YOUR TASK
Omit the pictures and return exactly the stretch of the material below from the line with "Ak Hamburg, Volkstrauertag, Ehrengrab" through the line with "Monnaie Interiors Pvt".

INPUT
-*-
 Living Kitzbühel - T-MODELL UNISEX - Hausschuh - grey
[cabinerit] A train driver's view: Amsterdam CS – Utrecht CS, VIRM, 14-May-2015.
-*-
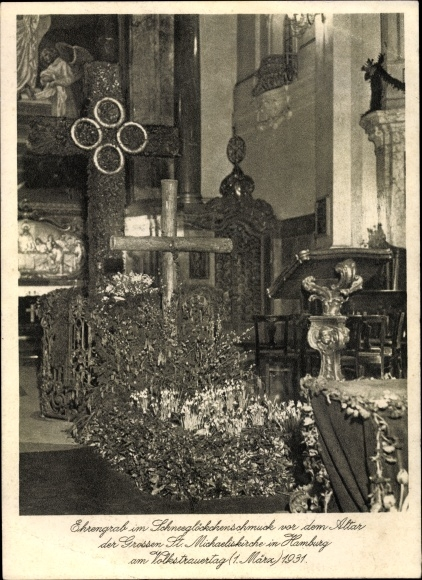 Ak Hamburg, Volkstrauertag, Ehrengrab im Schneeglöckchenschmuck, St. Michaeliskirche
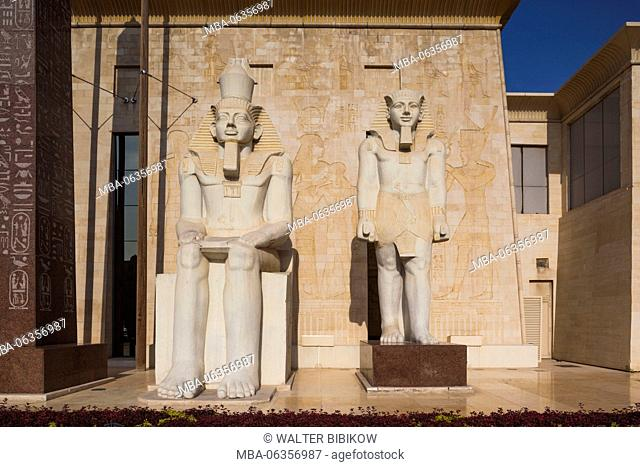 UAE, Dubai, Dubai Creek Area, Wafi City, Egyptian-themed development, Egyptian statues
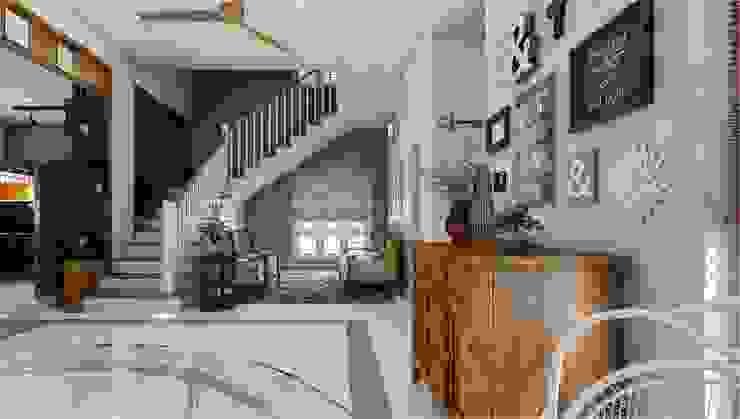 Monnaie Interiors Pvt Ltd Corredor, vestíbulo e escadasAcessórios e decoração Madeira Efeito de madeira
-*-
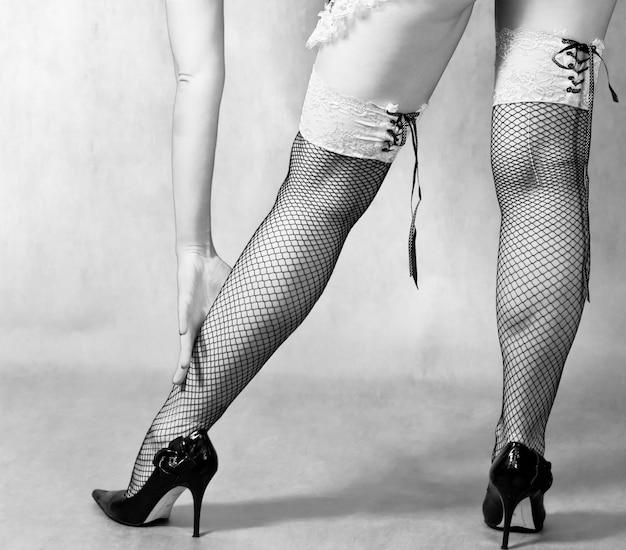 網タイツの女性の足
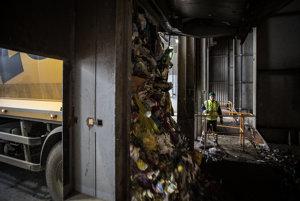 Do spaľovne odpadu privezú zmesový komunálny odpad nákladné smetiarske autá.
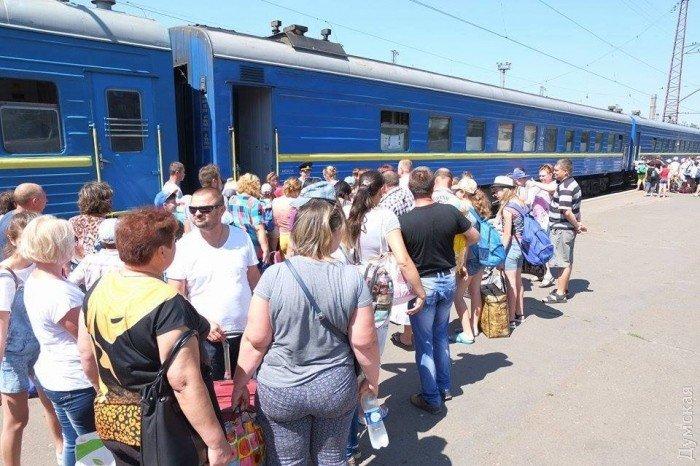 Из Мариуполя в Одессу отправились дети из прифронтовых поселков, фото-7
-*-
TASK OUTPUT
 Ak Hamburg, Volkstrauertag, Ehrengrab im Schneeglöckchenschmuck, St. Michaeliskirche
 UAE, Dubai, Dubai Creek Area, Wafi City, Egyptian-themed development, Egyptian statues
 Monnaie Interiors Pvt Ltd Corredor, vestíbulo e escadasAcessórios e decoração Madeira Efeito de madeira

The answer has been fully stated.